Challenge A:
List every television channel or show named in the piece about reality TV.
Challenge B:
In the piece about reality TV, which channel aired Strip Date?

I’ve been keeping a secret for a decade. It’s about an experience I had in 2016, and a story I wasn’t sure I’d ever tell.
It’s been 10 years since my brush with reality TV, when I joined Channel 5’s dating show Strip Date. After it aired, I wanted to put as much distance as possible between myself and the experience. But after serious allegations this week against former Married At First Sight contestants, I’ve found myself reflecting on what my own experience taught me — not only about sexism, but about an industry that has repeatedly prioritised entertainment over women’s wellbeing.
You might struggle to recognise the person in the image below, as I certainly do. I was about three seconds away from bursting into tears, and I’m amazed that the professional shot is still being used as a placeholder for the show today.
BBC Panorama reports allegations from two women who say they were raped during filming of Married At First Sight UK. While the TV industry’s shocked response may seem sincere, the entertainment industry has consistently prioritised ratings over women’s safety.

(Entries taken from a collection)

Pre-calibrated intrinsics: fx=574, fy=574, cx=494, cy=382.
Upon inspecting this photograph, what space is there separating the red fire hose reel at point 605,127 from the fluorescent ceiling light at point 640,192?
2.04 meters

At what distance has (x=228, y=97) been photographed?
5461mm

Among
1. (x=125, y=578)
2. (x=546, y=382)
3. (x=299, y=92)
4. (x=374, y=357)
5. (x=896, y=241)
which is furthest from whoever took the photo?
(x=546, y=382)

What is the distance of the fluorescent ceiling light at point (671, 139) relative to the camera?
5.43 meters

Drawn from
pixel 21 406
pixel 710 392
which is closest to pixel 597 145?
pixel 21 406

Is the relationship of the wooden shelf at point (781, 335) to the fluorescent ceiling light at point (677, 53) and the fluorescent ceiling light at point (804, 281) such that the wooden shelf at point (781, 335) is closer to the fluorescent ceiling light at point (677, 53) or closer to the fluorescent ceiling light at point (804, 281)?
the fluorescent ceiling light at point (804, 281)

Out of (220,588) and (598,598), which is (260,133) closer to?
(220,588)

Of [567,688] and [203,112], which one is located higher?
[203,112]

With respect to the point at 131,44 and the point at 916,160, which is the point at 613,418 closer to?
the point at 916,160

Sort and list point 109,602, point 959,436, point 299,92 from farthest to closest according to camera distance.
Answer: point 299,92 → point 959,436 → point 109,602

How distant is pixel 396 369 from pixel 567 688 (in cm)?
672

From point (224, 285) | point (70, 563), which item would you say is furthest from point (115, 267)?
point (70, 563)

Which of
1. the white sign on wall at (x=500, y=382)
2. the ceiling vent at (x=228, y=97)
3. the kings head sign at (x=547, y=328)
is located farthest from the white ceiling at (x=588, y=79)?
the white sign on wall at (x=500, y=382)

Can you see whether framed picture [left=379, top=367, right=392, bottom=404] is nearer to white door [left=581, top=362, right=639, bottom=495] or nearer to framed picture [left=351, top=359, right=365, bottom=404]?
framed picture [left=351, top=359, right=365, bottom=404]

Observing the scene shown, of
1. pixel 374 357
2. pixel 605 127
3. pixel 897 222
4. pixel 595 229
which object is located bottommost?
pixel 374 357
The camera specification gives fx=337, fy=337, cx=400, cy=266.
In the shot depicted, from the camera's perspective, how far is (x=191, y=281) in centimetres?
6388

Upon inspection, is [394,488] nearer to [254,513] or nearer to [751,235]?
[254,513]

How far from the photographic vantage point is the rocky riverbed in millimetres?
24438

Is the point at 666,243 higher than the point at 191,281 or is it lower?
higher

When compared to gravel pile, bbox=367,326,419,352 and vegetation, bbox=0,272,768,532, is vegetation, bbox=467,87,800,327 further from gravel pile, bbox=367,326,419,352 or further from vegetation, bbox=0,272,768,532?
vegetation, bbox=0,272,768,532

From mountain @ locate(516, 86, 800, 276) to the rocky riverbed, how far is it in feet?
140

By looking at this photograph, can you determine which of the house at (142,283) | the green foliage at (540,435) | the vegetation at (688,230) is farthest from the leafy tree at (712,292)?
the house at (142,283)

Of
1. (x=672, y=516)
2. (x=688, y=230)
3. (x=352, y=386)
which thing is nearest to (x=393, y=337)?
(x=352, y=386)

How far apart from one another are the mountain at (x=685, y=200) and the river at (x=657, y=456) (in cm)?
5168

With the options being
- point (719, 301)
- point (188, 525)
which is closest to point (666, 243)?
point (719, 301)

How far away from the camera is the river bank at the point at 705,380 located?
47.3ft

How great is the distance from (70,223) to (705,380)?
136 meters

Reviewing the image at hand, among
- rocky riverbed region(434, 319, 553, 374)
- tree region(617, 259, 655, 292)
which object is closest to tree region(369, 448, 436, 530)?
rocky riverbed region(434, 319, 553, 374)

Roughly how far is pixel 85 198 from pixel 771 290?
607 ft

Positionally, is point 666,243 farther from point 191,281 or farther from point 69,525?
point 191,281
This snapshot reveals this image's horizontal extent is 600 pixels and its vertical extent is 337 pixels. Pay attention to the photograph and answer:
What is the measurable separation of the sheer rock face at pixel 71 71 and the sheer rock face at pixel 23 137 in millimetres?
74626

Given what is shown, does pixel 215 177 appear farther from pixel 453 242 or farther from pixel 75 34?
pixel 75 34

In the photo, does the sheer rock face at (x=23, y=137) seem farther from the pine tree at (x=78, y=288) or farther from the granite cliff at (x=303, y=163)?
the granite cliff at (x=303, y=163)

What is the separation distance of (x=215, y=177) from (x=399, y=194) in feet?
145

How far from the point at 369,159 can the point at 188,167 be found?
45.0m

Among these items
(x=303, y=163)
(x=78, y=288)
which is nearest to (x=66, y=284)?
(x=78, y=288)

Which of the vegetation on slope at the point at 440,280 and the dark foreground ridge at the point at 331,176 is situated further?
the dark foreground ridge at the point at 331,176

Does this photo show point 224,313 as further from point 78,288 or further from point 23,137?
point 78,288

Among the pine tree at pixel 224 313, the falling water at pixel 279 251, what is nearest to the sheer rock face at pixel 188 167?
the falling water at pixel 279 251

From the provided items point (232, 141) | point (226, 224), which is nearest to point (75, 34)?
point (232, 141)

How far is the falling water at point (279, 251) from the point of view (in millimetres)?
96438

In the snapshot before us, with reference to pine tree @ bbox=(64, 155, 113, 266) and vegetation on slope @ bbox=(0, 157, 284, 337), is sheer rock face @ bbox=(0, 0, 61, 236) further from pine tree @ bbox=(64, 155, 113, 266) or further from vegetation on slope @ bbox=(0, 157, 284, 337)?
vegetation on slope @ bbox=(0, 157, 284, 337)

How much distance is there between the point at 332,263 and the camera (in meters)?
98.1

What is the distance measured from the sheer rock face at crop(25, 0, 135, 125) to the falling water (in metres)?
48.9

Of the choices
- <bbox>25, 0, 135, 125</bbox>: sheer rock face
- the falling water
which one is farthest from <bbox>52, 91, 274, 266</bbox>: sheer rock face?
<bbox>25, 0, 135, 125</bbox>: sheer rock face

Written answer A:
Channel 5, Strip Date, Married At First Sight (UK), BBC Panorama

Written answer B:
Channel 5